Want to know a great secret for success in prayer and discernment? It’s something that we’re often lacking in modern times, thanks to mobile devices, technology in general, as well as our interior hunger and misguided attempts to be filled. You might have figured out that what I’m referring to is silence.
Silence, or stillness, absence of noise, is a tenet in most religions for their prayer or meditation. Pope Emeritus Benedict XVI said in a series on Christian prayer, “…I would like to speak of the importance of silence in our relationship with God. In Christ’s own life and prayer, and especially in his experience of the Cross, we see a constant interplay of word and silence.” We can see this in Christ’s own example. He who lived all but three of his thirty-three years in silence—these years are spent in ordinary life and work, unknown to the world. Mary, too, is our model—she was silent in her Fiat in the face of the world, she who kept all things and pondered them in her heart. Silence is something significant, something to strive after.
There are several ways to incorporate silence into our lives. In prayer, silence allows us space to hear God speak to us. Obviously most of us won’t actually hear audible words from the heavens, but rather in inspirations the Holy Spirit gives us in times of prayer. St. Dorotheus said, “Be on guard against many words, for these extinguish completely the holy and most reasonable thoughts as well as the inspirations coming from heaven.” For example, if you always talk and don’t allow your friend to speak, then you won’t get to know your friend at all. How much more our Friend! “To hear God’s Word requires the cultivation of outward and inward silence, so that his voice can resound within our hearts and shape our lives,” said Benedict XVI. If we allow Him to speak in the silence, He will reveal His plan for our lives, including that of our vocation.
Silence inside of prayer is one thing, but how can we cultivate this outward and inward silence Benedict XVI referred to?
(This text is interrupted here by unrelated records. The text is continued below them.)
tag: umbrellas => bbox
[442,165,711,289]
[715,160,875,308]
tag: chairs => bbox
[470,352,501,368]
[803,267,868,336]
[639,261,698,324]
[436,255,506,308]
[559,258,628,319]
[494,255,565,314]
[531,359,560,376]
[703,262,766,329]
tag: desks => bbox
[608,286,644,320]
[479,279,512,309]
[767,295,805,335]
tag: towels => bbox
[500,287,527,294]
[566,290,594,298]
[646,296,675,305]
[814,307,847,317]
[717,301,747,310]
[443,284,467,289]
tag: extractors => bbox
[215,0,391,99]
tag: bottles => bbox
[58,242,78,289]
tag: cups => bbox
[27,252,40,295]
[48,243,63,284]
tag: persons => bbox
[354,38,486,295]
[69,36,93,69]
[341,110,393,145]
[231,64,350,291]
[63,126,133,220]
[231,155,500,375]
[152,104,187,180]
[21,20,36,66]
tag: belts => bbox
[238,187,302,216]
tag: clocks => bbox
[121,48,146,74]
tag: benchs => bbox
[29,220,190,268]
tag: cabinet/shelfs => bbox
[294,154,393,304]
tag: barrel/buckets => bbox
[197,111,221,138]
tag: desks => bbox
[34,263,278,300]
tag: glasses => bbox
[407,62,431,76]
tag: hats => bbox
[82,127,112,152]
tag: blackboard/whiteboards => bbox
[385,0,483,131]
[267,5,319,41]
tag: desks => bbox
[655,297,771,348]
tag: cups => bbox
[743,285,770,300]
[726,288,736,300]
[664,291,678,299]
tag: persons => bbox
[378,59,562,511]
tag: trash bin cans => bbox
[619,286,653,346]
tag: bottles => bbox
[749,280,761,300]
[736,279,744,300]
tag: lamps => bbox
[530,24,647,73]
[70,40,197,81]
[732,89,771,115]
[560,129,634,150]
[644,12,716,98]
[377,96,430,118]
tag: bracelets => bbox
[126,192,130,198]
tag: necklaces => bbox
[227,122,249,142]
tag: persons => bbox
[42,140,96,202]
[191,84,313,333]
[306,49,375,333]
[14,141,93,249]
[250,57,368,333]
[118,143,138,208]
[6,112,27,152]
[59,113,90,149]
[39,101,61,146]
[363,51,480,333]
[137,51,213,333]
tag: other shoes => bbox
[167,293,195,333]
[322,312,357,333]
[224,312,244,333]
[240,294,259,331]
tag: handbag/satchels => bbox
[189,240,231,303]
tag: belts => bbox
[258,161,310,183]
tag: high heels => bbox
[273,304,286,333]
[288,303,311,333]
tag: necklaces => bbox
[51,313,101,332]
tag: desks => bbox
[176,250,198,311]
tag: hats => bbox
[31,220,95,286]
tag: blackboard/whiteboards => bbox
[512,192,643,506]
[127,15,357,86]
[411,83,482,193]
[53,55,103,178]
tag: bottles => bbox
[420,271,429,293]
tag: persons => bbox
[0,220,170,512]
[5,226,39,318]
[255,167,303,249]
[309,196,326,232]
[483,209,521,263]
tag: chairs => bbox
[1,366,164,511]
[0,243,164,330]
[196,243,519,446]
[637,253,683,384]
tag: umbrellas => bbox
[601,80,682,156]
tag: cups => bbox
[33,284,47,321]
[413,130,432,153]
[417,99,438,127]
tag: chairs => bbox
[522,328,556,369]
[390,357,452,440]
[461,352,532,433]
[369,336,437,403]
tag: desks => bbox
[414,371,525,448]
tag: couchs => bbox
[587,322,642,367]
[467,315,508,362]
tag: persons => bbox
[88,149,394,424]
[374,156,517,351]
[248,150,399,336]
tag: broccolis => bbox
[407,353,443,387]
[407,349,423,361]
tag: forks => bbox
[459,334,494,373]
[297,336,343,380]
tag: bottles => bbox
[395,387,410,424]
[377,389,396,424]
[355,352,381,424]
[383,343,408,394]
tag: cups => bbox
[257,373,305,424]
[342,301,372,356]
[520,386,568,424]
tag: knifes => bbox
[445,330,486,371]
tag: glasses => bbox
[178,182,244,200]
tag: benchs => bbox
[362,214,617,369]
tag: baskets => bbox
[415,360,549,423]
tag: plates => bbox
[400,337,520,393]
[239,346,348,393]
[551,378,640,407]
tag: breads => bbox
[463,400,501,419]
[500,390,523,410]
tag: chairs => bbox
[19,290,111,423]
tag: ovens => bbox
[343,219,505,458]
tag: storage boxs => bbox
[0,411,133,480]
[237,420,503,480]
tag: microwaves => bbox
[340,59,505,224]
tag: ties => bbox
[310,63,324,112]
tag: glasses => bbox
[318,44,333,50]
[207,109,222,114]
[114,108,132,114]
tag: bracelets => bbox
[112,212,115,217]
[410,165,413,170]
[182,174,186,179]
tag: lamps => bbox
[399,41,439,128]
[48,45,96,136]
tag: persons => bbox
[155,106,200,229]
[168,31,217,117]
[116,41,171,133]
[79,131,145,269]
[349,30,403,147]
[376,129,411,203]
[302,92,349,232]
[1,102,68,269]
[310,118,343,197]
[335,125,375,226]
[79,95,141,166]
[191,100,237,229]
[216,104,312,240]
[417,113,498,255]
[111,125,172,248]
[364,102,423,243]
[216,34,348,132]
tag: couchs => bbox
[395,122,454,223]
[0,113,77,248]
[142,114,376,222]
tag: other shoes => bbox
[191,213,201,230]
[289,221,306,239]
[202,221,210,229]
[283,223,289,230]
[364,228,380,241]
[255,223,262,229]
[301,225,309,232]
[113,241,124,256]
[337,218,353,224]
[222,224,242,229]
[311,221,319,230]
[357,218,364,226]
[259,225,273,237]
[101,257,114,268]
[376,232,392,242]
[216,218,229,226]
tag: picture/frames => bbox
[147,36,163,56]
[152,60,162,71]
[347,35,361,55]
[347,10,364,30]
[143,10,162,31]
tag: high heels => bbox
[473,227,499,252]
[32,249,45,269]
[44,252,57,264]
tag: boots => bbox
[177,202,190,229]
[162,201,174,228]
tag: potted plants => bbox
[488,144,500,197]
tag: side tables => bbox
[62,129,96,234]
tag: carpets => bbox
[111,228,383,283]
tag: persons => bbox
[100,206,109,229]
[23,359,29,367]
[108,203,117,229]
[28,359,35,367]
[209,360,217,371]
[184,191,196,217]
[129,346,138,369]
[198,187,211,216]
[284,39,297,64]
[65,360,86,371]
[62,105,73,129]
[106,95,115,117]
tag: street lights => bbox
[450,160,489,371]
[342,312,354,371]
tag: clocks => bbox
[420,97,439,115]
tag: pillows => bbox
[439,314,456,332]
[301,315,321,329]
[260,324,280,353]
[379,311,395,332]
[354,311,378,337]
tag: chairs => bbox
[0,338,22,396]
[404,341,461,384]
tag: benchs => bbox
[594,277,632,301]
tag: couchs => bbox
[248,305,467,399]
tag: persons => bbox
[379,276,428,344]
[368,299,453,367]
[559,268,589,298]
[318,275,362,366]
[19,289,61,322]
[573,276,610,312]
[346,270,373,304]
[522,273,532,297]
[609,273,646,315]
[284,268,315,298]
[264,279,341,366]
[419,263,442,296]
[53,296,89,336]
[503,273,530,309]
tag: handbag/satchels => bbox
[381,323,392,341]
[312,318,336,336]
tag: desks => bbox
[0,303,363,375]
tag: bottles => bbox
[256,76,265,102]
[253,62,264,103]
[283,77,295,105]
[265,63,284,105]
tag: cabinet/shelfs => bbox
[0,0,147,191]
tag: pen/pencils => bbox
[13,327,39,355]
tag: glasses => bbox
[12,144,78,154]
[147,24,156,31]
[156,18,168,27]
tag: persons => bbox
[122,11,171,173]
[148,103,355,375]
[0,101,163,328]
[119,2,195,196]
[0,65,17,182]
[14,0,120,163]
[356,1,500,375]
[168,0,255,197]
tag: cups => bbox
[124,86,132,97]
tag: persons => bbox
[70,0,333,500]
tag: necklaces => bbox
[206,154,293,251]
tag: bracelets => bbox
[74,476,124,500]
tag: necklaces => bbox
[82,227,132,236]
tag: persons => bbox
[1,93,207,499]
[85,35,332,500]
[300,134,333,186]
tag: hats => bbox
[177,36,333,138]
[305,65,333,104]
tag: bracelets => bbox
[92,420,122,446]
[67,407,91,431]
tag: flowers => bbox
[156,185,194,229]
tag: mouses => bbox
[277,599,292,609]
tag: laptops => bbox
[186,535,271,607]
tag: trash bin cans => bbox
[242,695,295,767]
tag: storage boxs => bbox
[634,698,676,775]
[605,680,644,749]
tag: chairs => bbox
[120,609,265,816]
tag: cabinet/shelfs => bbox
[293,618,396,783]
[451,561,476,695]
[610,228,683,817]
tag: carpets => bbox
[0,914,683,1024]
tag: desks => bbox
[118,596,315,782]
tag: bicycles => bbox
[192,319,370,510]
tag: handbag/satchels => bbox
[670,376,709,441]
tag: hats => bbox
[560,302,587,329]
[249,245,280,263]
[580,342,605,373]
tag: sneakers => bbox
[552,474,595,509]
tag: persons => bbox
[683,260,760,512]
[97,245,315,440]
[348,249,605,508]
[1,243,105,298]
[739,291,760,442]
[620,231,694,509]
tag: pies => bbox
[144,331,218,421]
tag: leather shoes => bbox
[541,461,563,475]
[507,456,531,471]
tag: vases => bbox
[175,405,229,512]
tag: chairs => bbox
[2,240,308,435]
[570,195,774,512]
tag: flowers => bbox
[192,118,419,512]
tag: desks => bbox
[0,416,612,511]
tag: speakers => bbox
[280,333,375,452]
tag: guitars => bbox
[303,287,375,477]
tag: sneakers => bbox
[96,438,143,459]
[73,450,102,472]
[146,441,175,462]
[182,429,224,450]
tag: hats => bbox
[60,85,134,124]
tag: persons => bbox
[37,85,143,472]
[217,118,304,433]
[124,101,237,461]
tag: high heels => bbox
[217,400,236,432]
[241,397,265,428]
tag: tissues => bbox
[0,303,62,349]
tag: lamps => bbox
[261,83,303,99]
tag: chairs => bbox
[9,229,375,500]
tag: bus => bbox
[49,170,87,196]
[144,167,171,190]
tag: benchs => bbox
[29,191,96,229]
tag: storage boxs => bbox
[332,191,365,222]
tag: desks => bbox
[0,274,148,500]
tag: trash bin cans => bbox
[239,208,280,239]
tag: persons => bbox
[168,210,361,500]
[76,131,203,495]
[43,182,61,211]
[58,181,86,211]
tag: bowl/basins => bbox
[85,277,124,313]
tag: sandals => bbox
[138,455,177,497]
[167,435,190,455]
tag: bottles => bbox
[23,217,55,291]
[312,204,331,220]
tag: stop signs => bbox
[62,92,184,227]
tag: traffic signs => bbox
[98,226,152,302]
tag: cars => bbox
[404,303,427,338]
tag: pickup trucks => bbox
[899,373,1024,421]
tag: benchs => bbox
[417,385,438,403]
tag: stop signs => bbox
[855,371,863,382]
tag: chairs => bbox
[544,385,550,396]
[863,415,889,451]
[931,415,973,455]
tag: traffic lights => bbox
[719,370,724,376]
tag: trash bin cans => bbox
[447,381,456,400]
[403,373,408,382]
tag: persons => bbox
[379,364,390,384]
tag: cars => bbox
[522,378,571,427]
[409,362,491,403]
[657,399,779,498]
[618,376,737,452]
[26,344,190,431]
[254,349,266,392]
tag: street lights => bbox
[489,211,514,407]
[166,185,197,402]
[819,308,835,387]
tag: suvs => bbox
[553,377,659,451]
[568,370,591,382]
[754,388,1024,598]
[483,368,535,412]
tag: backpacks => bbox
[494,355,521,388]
We can be diligent and guard silence. Of course we don’t all need to be Desert Fathers and run off to a cave in the wilderness. Most of us need to refine this silence in the midst of our busy work days, inside our homes, both of which can be quite lacking in silence.
Outwardly, we can take steps towards greater amounts of silence in our day. Perhaps we can turn off the TV more often. Is it on in the background making noise and we don’t even realize it? Do we watch too many hours in the day? Turn it off for a while. What about the radio? Is it always on with either talk or music? Do you always have it on in the car? Try switching it off sometimes. Allow this silence, even if it’s not comfortable at first—maybe increase the time each time. We can also practice silence in other ways besides sound. One thing I am guilty of is reading on my iPhone as I’m going to bed. This, like the rest, isn’t necessarily bad but one good practice is to guard silence at night to pray, examine our consciences and be with God mentally as we prepare for sleep at night. Reading and other visual tasks or interruptions are not silence. Take note of your day and how often your senses are put to work. Some of these are unavoidable—like billboards on the highway as you drive, calling your attention. Nevertheless, many of them we are in control of and can begin to limit in order to add a few more minutes of silence in our day so as to allow a little more space for God to speak to us. This exterior practice of silence lends itself to interior silence. Psalm 46:10 says “Be still and know that I am God.” How often do we do this? If we are always ‘plugged in’, always listening to someone else’s voice, we aren’t allowing ourselves to be still in God’s presence.
The practice of silence has another benefit in that it lends itself to the development of virtue. Take, for instance, the four cardinal virtues: prudence, justice, fortitude and temperance. For prudence, “the virtue that disposes practical reason to discern our true good in every circumstance and to choose the right means of achieving it,” silence allows us time to seek God’s counsel in our decisions. Exteriorly, it keeps us from speaking too much. Jesus told us that we will be judged for every idle word. If we pause in silence to see if what we say or do is necessary, we will probably make more prudent choices. Justice, “the moral virtue that consists in the constant and firm will to give their due to God and neighbor”, is another one that would increase through proper use of silence. On one hand, it is necessary to speak up in the face of injustice or when charity demands it. However, some of the greatest faults against justice: gossip, back-biting, calumny, slander can all be avoided by discreet silence. How many verses in the Bible, how many saints have warned us about our tongue destroying our neighbor!
Fortitude “is the moral virtue that ensures firmness in difficulties and constancy in the pursuit of the good”. When we are silent about our neighbors’ faults that affront us, when we suffer attacks and misunderstandings and bear it in silence for Christ, we practice fortitude. The “moral virtue that moderates the attraction of pleasures and provides balance in the use of created goods”, temperance, also relates to silence. St. Francis de Sales said, “…silence…does not refer so much to a literal use of few words, as to not using many useless words.” He goes on to warn about extremes—not being excessively stiff or reserved nor incessantly chattering and babbling on frivolously.
St. Josemaría Escrivá wrote, “Silence is the door-keeper of the interior life.” It helps us pray better and be more in touch with God and what He wants to tell us. It seems that it also can be, when applied correctly, the key to greater virtue in our exterior life.